Rounding Error bonus electors (as described below) are granted to Gore in California, Illinois, Michigan, Hawaii, Wisconsin, Oregon, New Mexico, Iowa, New Jersey, Rhode Island, and Connecticut. Bonus electors are awarded to Bush in Florida, Kansas, Utah, and Colorado. Nader loses one elector in Minnesota.

The result listed above does not account for the abstention in the District of Columbia.

Since the Republicans controlled the majority of state delegations in the House of Representatives (109th congress), its a good bet that the parties would have fought over Florida for the one elector in an attempt to give Gore a majority in the Electoral College. Gore wins the bonus electors in most of the close states (NM, IA, OR, WI) and Bush has only four bonus electors (in KS, UT, CO, and FL). The next closest chance for Gore to gain a vote is Colorado where Gore requires an increase of 1.36 percentage points (about 23,000 votes). The election likely would have been decided by the House of Representatives in January of 2001.

Detailed tables of the result for each state are included in a summarized article in the Information section.

6 thoughts on “Proportional Method Applied to 2000

  1. exoplanet

    D.L. “The election likely would have been decided by the House of Representatives in January of 2001.”

    Are you sure? In this hypothetical proportional 2000 election 6 Nader electors would be sitting in the Electoral College. As we saw in 2000, not every Elector casts a vote for the candidate they were pledged to (DC). I’m sure that Gore and Nader could have worked out a deal (ie Cabinet job for Nader) in exchange for a few if not all of those 6 electoral votes. Gore would have won.

  2. Steve

    I;ve long felt that the electoral collage was flawed.

    It is base on a number equal to the number of Member in the House and Senate/ This is arbritary in two respects first.. there realy is no valid reason for that to be the case. Secondly, the House has limited itself to 435 members,

    Here is the problem: Small states are disproprotinately advantaged in this set up.

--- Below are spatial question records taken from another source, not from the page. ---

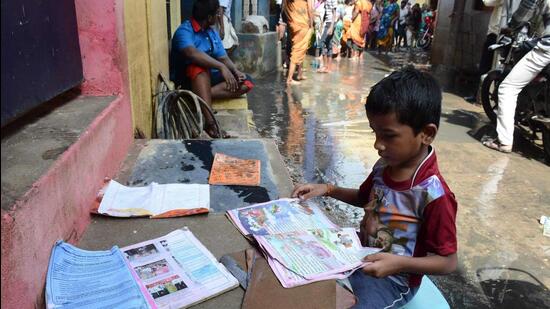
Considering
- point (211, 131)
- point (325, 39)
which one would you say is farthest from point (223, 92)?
point (325, 39)

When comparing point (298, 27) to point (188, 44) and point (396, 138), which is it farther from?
point (396, 138)

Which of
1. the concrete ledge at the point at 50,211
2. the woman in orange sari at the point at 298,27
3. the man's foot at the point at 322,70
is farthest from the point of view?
the man's foot at the point at 322,70

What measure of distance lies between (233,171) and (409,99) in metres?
1.24

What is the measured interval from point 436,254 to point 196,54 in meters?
3.01

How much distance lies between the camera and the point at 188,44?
154 inches

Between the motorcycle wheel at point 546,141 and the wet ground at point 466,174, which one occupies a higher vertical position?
the motorcycle wheel at point 546,141

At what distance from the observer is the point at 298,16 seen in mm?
7707

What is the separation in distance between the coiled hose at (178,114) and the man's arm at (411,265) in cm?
227

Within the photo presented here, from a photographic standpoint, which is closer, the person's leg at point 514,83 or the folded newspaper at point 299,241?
the folded newspaper at point 299,241

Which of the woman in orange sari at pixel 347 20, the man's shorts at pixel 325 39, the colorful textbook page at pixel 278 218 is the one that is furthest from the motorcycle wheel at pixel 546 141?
the woman in orange sari at pixel 347 20

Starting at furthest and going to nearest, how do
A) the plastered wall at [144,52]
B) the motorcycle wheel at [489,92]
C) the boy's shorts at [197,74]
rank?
the motorcycle wheel at [489,92] → the boy's shorts at [197,74] → the plastered wall at [144,52]

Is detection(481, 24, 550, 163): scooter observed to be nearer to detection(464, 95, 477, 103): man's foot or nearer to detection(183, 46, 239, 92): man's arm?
detection(464, 95, 477, 103): man's foot

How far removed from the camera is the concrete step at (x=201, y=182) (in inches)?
66.2

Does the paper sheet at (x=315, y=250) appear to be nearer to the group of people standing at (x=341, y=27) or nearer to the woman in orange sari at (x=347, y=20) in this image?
the group of people standing at (x=341, y=27)
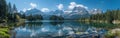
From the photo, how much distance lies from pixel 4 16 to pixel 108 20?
4452cm

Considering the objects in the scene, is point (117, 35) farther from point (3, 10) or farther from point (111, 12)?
point (111, 12)

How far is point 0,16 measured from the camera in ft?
233

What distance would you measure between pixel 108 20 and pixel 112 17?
278 cm

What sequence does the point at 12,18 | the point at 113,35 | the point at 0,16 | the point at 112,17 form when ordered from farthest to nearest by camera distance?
the point at 112,17 → the point at 12,18 → the point at 0,16 → the point at 113,35

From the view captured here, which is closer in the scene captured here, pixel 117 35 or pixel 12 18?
pixel 117 35

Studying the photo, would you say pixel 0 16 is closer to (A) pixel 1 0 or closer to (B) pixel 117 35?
(A) pixel 1 0

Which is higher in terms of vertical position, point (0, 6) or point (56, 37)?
point (0, 6)

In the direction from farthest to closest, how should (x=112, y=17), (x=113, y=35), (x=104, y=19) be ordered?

Not because they get the automatic two votes for the senators as everyone else. but because they typically have a secondary advantage in that single district states can typically have smaller districts. If you look at Wyoming for example, they get one electoral vote for their population of 495,000 plus 1 for each senator.

    Montana on the other hand gets one for every 906,000..Hardly proportional representation.

    On the third hand, look at California, one EV for every 640K.

    Under the equal protection clause, I would suspect this would be ruled uncostitution as it tends to favor the small states disproportially. That was suppose to have been taken care of by the granting of two electors for the senate with its non proportional representation.

    If you take the Wyoming number and use that for proportional representation Wyoming would still get three but Montana would get a fourth elector becuase of Rounding.

    California would actually wind up with 71 electors.

    My guess is that using this methodolgy with the state winner getting the two “senate” EVs, that the outcome in 2000, would likely have been the same,

    But it would more correctly have reflected the voters intent.

  3. kooshy

    the good thing about the prportinal system will be if any candidate can not get the 271
    majority number will need to form a coalition with another party to be able to form a gpverment let say if Nader had 6 e votes and Gore had 265 then in order for Gore to be elected may be he had to form a goverment with some of Nader cabinate members or some Issues intrested by nader or green Party this way the politics of the country will
    be ran more inclusive

  4. Kevin

    Ya’ll are pitiful in your whining. The electoral college cannot be ruled unconstitutional because it is in the constitution. We would not have this country if not for the disproportional nature of both the senate and electoral collage because that is the only compromise that allowed the small states to join the “republic” so as not to be “ruled” by the whims of the larger states.

    We are a republic of separate states voluntarily joined together for the common good. That required a compromise agreement. Our system of “representative democracy” is in fact the most important founding principle that makes this great nation possible. To change it is to jeopardize the future for our children based on an unfavorable result in one close election.

    The system did exactly what it was designed to do. It produced a clear winner where there may not have been.

    The tables may in fact be turned this time around. Will you then change your argument based on those results and want to keep it the way it is? Sounds familiar.

    Growup, stop whining, and move on. You lost one. So what. You are still here four year later to vote again. That is what it’s all about. I for one have no yearning to be like many of our foreign so called friends with the government constantly being disolve and reformed based on the whims of fickle daily public opinion.